What do the terms maintenance and cure mean?

If someone who qualifies as a seaman is injured on a vessel, regardless of the fault of the vessel or its operators, he is entitled to "maintenance" and "cure". Maintenance is designed to provide the ill or injured seaman with compensation sufficient to pay for care due to the injury, including lodging expenses. The amount of maintenance to which the seaman is entitled is a factual question, but is often said to be in replacement of the cost to the employer of the food and lodging of the seaman while he was aboard a vessel. Maintenance rates generally range from $15 to $40 per day.

Cure is the obligation of the employer of a seaman to provide medical care, prescription drugs, nursing services, hospitalization and rehabilitation until the seaman reaches maximum medical improvement.
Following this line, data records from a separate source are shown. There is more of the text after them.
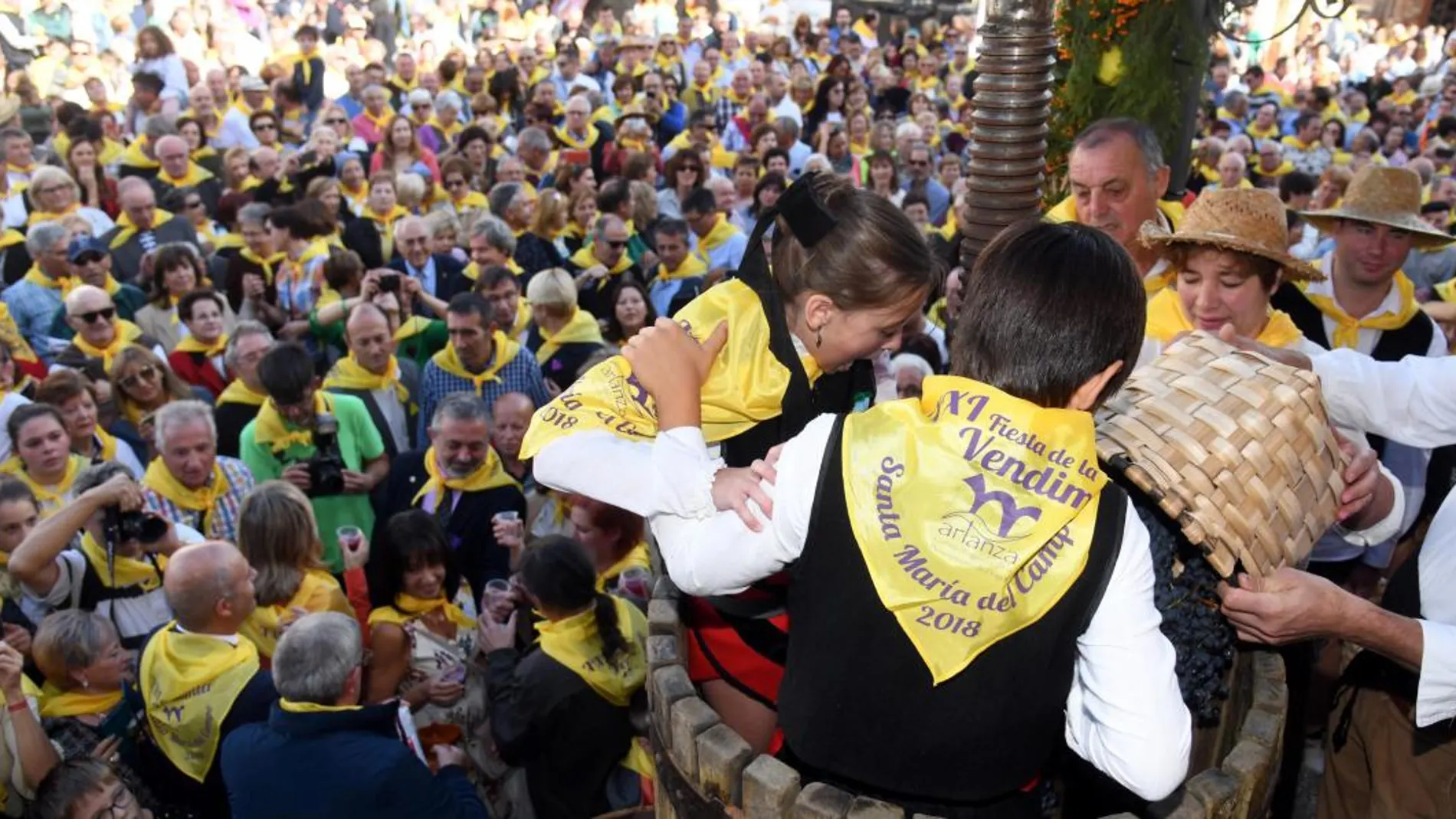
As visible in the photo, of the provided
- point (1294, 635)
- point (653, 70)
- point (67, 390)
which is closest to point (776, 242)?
point (1294, 635)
A seaman has the right to select his own physicians and method of treatment. Maximum medical improvement means that the seaman's condition will not improve any further or he is permanently disabled. When a seaman reaches maximum medical improvement, the vessel owner's obligation to pay maintenance and cure ceases, regardless of whether the seaman can return to work or not.

What kinds of specific damages are covered under the Jones Act?

An injured worker under the Jones Act may recover the following legal damages:

  • Wages lost from the time of the injury to the time of trial;
  • Wage loss in the future (often due to loss of earning capacity);
  • Medical expenses in the past;
  • Medical expenses in the future;
  • Pain and suffering in the past and future;
  • Mental anguish in the past and future; and
  • Physical disfigurement.

If an injury causes the death of a seaman, the surviving widow or husband and children become the beneficiaries under the Jones Act. If the worker does not have a spouse or children, then the beneficiaries include the employee's parents. A personal representative such as an executor is entitled to bring an action that the worker (had he lived) would have possessed against his employer. The worker's cause of action against the employer does not die with the worker. In a death cases, damages go to the seaman's survivors.

How is a vessel’s unseaworthiness determined?

An unseaworthiness claim is filed against a vessel's owner, who is sometimes also the seaman's employer. A vessel owner owes his seaman a strict and absolute duty to provide a seaworthy vessel. A seaworthy vessel should be equipped with appropriate safety gear and equipment, safe recreation facilities, and a competent crew. The warranty of seaworthiness extends to all parts of the vessel, including the hull, appliances, gear and equipment, even the vessel's crew.